• **PROBLEM STATEMENT**
For this exercise, print the listing below exactly, without its pictures.

• **PROVIDED DATA**
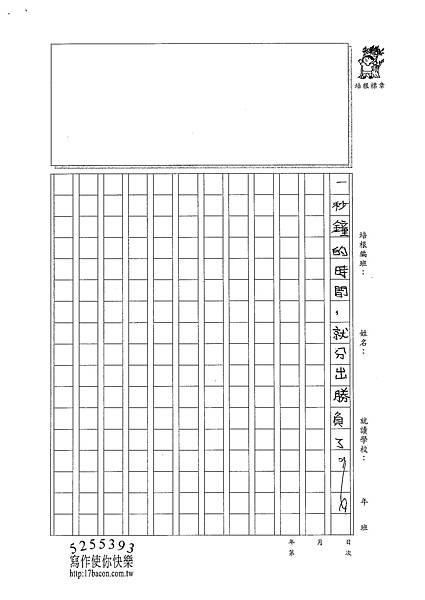 101W6106蔡和恩 (3)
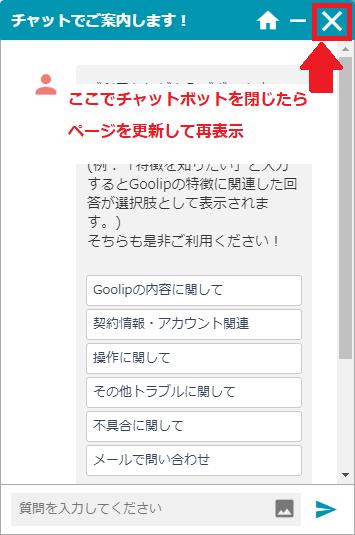 チャットボット画面 - コピー.png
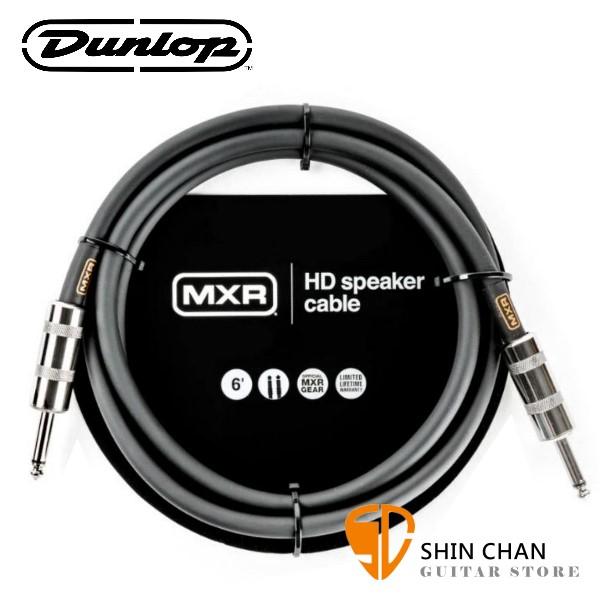 Dunlop MXR DCSTHD6 6呎 雙直頭 HD高音質 喇叭專用導線 1.8公尺【HD SPEAKER CABLE/喇叭線/6.3mm】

• **RESULT FOR THIS EXERCISE**
 101W6106蔡和恩 (3)
 チャットボット画面 - コピー.png
 Dunlop MXR DCSTHD6 6呎 雙直頭 HD高音質 喇叭專用導線 1.8公尺【HD SPEAKER CABLE/喇叭線/6.3mm】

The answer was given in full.